- What you are asked to do
Send back the records exactly as written, with no images.
[Data section Boundary: Start]
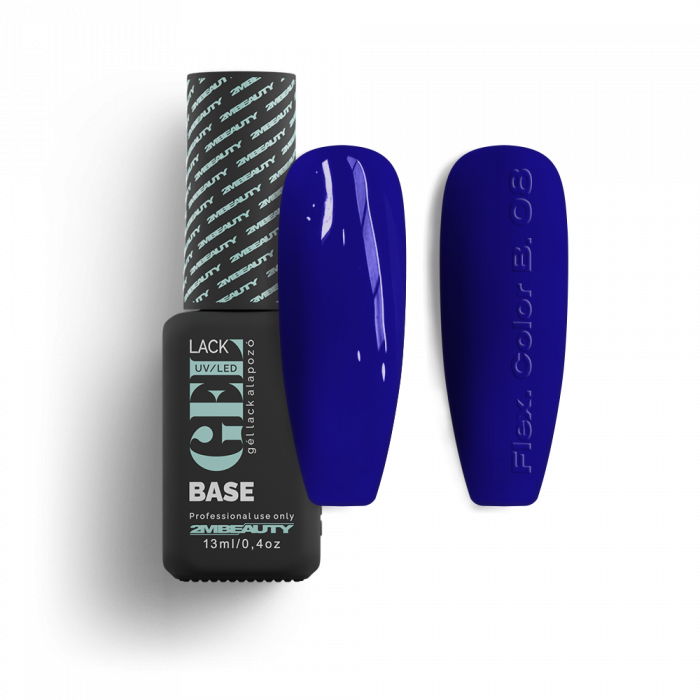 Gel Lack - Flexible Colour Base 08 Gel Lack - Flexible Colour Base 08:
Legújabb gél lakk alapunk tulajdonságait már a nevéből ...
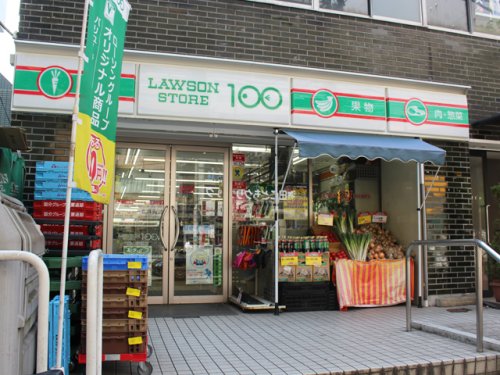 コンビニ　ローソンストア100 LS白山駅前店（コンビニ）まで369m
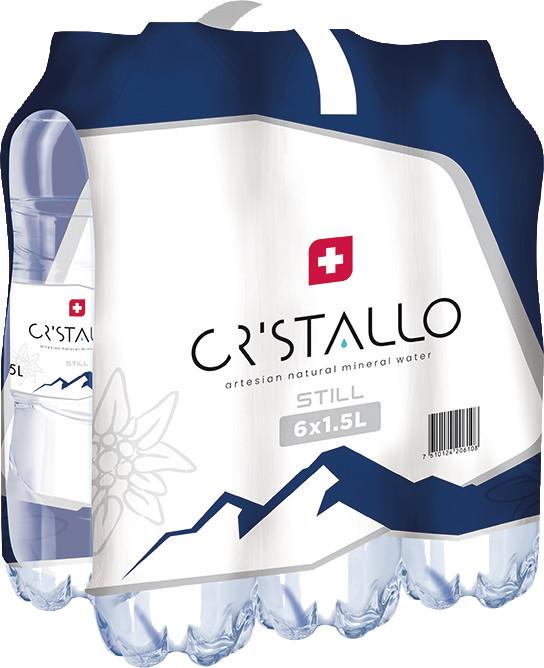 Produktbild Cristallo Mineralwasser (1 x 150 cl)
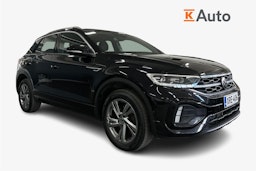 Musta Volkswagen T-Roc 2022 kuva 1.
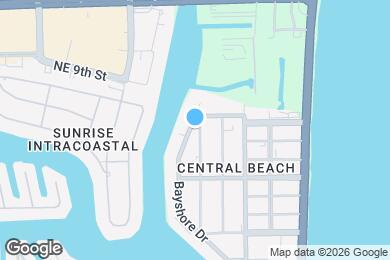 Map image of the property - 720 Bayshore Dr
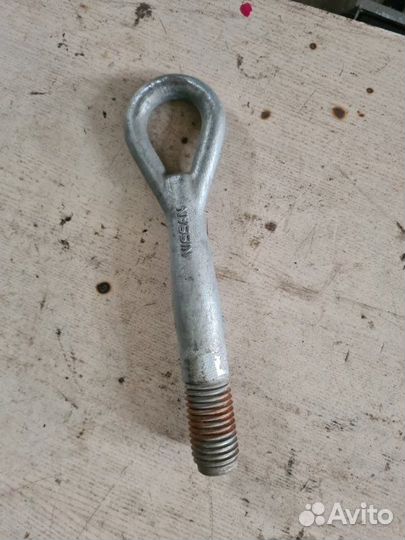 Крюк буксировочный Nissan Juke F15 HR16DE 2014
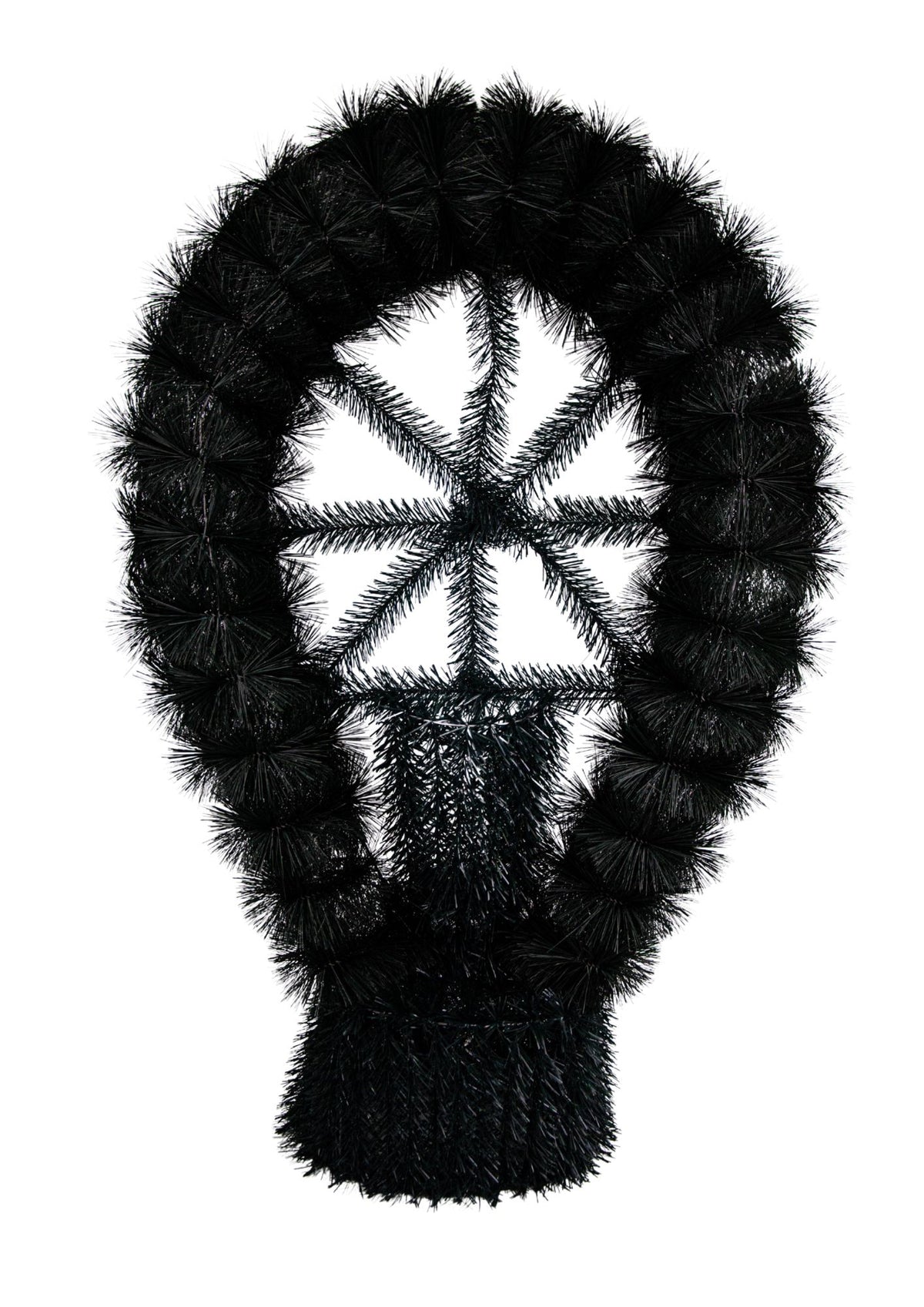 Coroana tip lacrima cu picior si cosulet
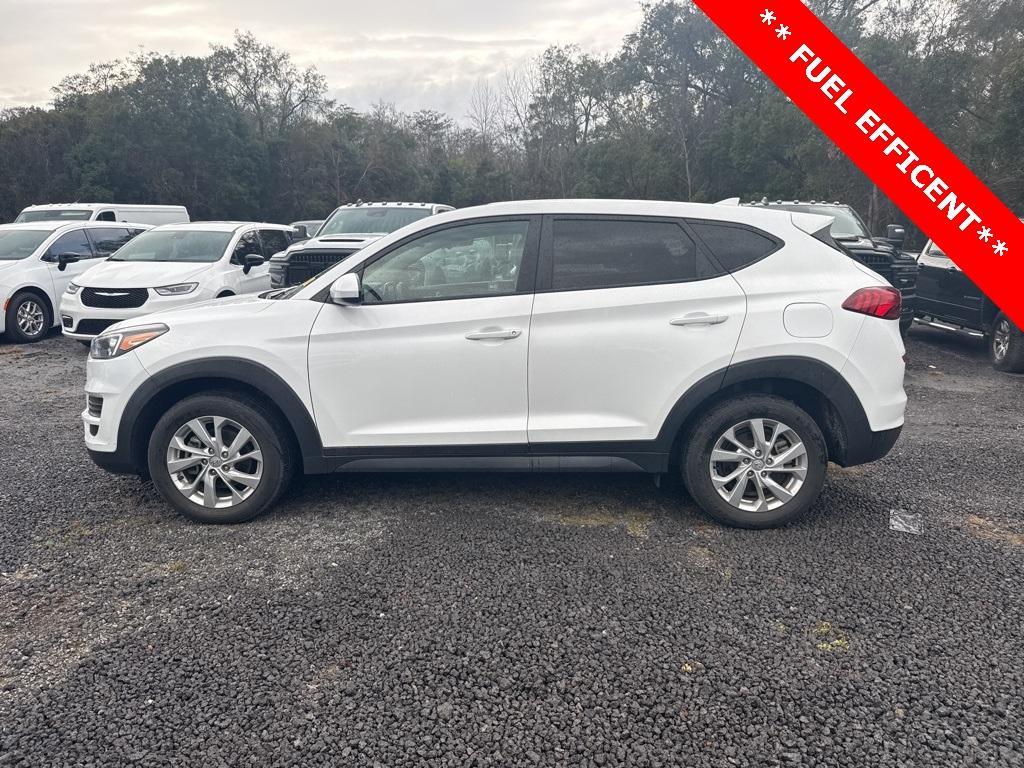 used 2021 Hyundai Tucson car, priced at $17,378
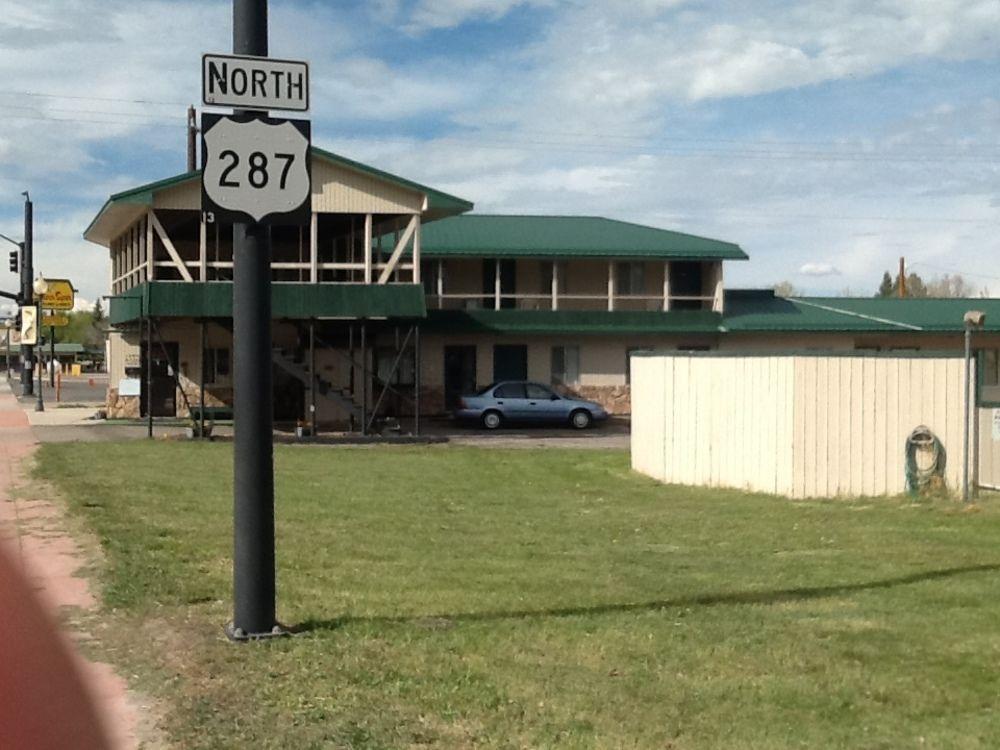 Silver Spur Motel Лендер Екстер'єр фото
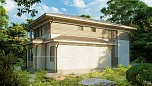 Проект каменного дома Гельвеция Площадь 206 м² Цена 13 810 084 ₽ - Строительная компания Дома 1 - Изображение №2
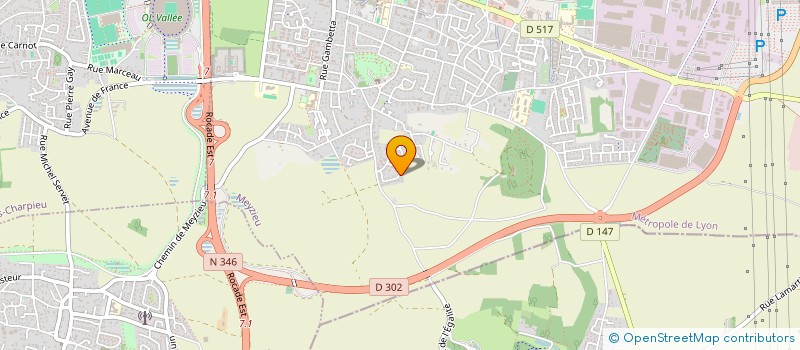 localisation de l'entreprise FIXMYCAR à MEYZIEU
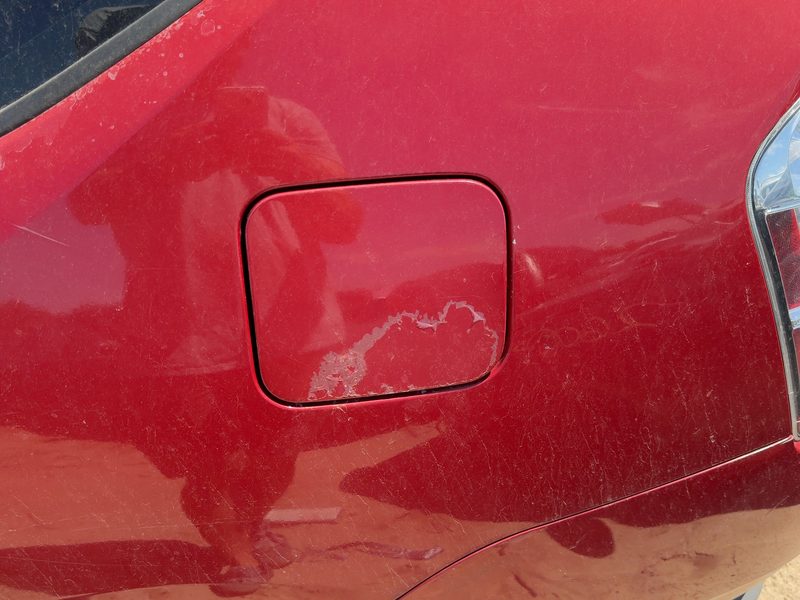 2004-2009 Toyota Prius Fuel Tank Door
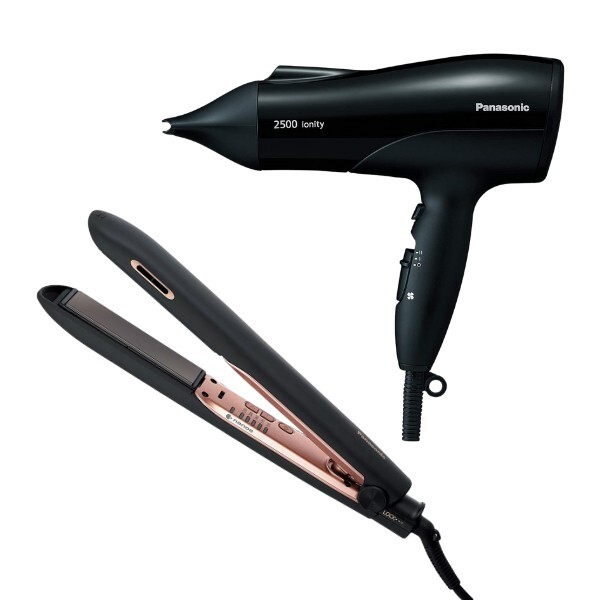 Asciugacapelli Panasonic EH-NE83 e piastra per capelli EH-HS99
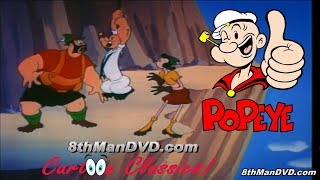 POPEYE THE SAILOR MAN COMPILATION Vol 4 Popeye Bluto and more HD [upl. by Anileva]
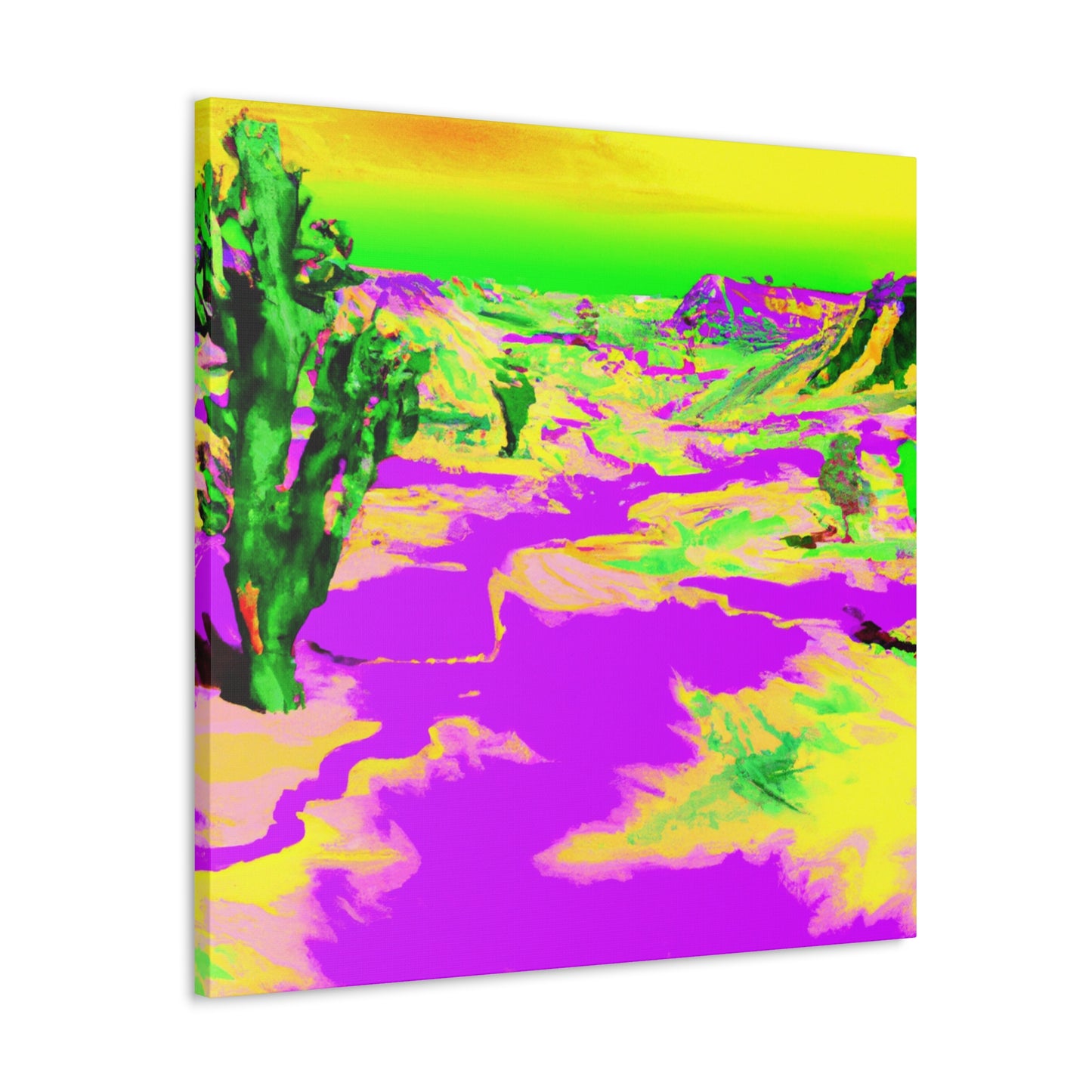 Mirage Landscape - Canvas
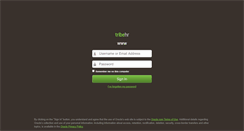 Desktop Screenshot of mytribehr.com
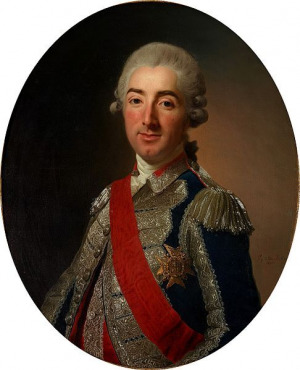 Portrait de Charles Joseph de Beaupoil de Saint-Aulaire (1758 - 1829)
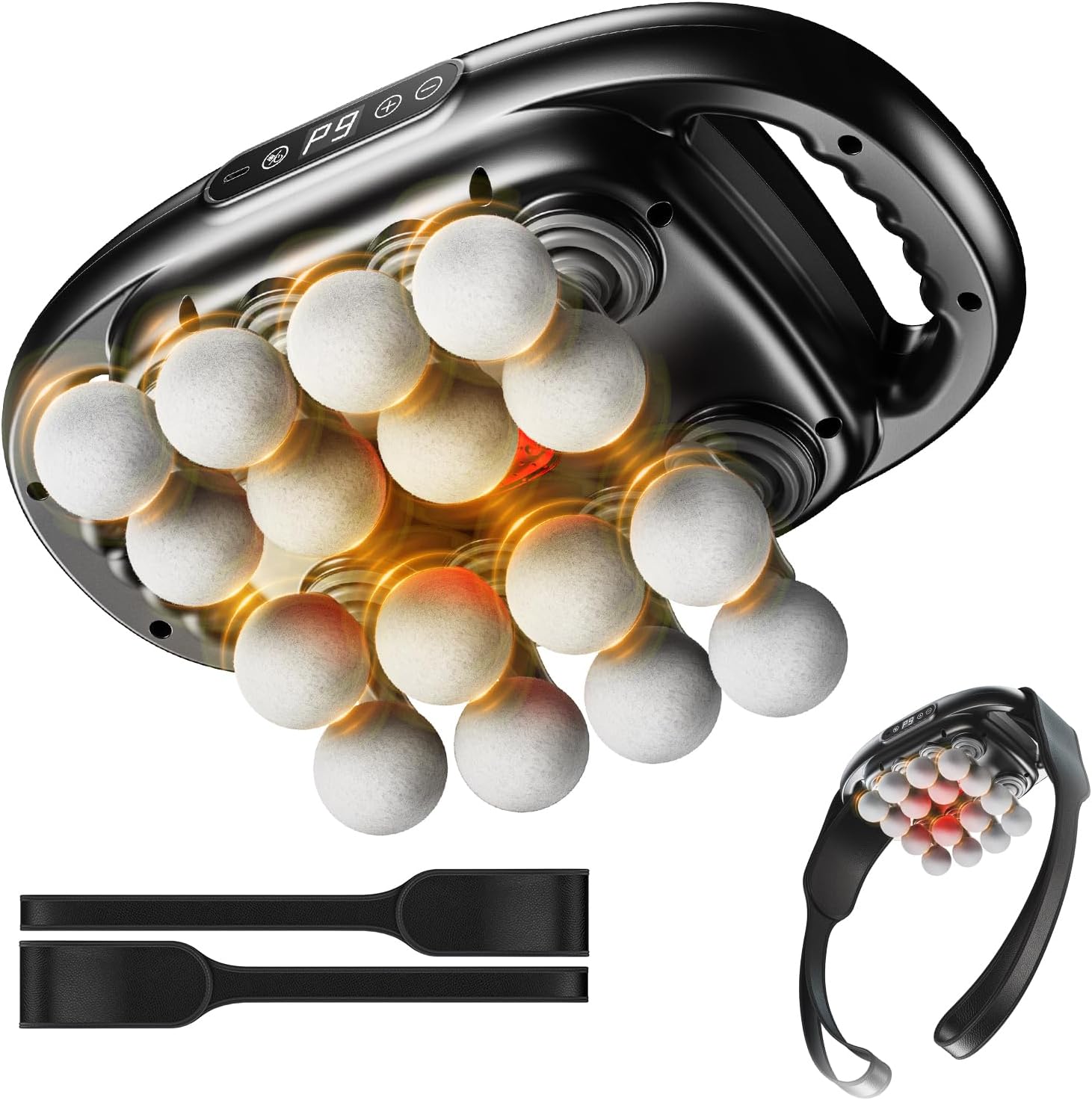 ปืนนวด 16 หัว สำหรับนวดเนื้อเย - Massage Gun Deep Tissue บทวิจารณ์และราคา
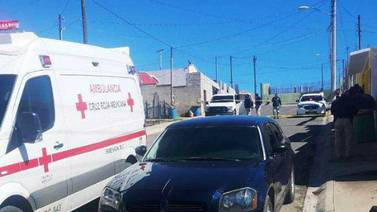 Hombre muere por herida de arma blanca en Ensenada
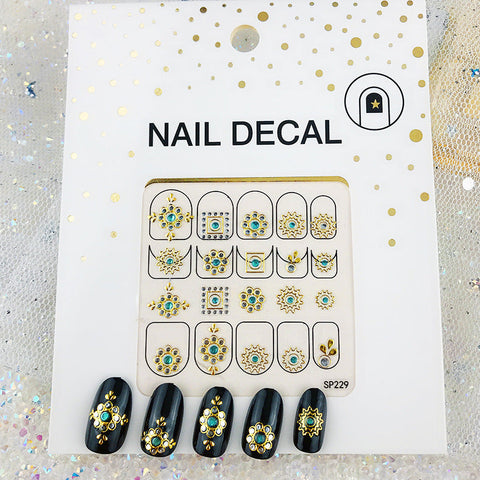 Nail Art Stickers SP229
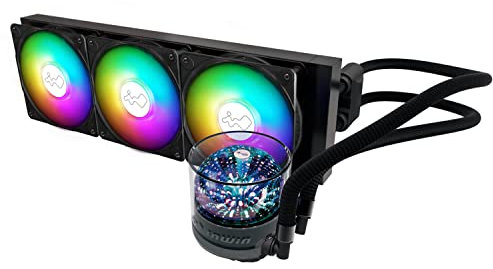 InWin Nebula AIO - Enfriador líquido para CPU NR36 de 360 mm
[Data section Boundary: End]
- Your solution
 Gel Lack - Flexible Colour Base 08 Gel Lack - Flexible Colour Base 08:
Legújabb gél lakk alapunk tulajdonságait már a nevéből ...
 コンビニ　ローソンストア100 LS白山駅前店（コンビニ）まで369m
 Produktbild Cristallo Mineralwasser (1 x 150 cl)
 Musta Volkswagen T-Roc 2022 kuva 1.
 Map image of the property - 720 Bayshore Dr
 Крюк буксировочный Nissan Juke F15 HR16DE 2014
 Coroana tip lacrima cu picior si cosulet
 used 2021 Hyundai Tucson car, priced at $17,378
 Silver Spur Motel Лендер Екстер'єр фото
 Проект каменного дома Гельвеция Площадь 206 м² Цена 13 810 084 ₽ - Строительная компания Дома 1 - Изображение №2
 localisation de l'entreprise FIXMYCAR à MEYZIEU
 2004-2009 Toyota Prius Fuel Tank Door
 Asciugacapelli Panasonic EH-NE83 e piastra per capelli EH-HS99
 POPEYE THE SAILOR MAN COMPILATION Vol 4 Popeye Bluto and more HD [upl. by Anileva]
 Mirage Landscape - Canvas
 Desktop Screenshot of mytribehr.com
 Portrait de Charles Joseph de Beaupoil de Saint-Aulaire (1758 - 1829)
 ปืนนวด 16 หัว สำหรับนวดเนื้อเย - Massage Gun Deep Tissue บทวิจารณ์และราคา
 Hombre muere por herida de arma blanca en Ensenada
 Nail Art Stickers SP229
 InWin Nebula AIO - Enfriador líquido para CPU NR36 de 360 mm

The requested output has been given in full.